Reproduce the stretch from "The McGwire interview" through "misgivings." in the McGwire interview passage, substituting "apprehension" for "misgivings".

BEGIN DOCUMENT EXTRACT

The McGwire interview was an entirely different matter.
McGwire firmly rejected my offer of a dinner on the
then-generous SI expense account. He refused to allow any
photographs to be taken of him with his wife and five-month
old baby son. And he would
talk to me only at the ballpark, and there only at the
finish of that afternoon's game. Bristling at the
imposition of so many restrictions by a 24-year-old in only
his second season and resentful that he was obliging me to
remain, contrary to my custom,
until the conclusion of a meaningless spring-training
exhibition, I awaited our meeting with considerable
misgivings.
It was growing dark when he finally arrived at our
agreed-upon rendezvous in the A's dugout and it was clear
to me I'd now miss the jolly cocktail hour at the Pink Pony
restaurant a few miles away
in Scottsdale. Much to my surprise, however, McGwire
greeted me warmly, apologizing for the austere conditions he
had set forth in the otherwise laissez-faire atmosphere of
spring training. He merely wanted to protect the privacy of
his family, he explained, and I agreed this was an
admirable objective. Who,
after all, wants a bunch of Nosey Parker reporters and
photographers prowling about the family
scatter?

END DOCUMENT EXTRACT
BEGIN INFORMATION SUPPLIED

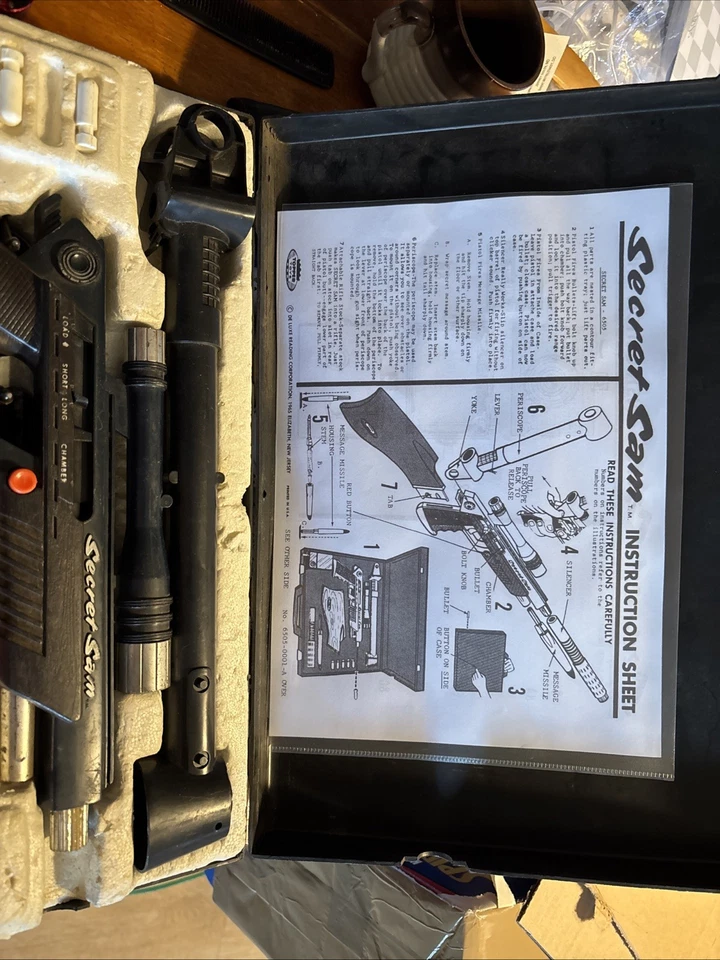 Topper Toys Secret Sam Spy Attache Case with Instruction Sheet - Image 4 of 4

END INFORMATION SUPPLIED

> **EXERCISE SOLUTION**:
The McGwire interview was an entirely different matter.
McGwire firmly rejected my offer of a dinner on the
then-generous SI expense account. He refused to allow any
photographs to be taken of him with his wife and five-month
old baby son. And he would
talk to me only at the ballpark, and there only at the
finish of that afternoon's game. Bristling at the
imposition of so many restrictions by a 24-year-old in only
his second season and resentful that he was obliging me to
remain, contrary to my custom,
until the conclusion of a meaningless spring-training
exhibition, I awaited our meeting with considerable
apprehension.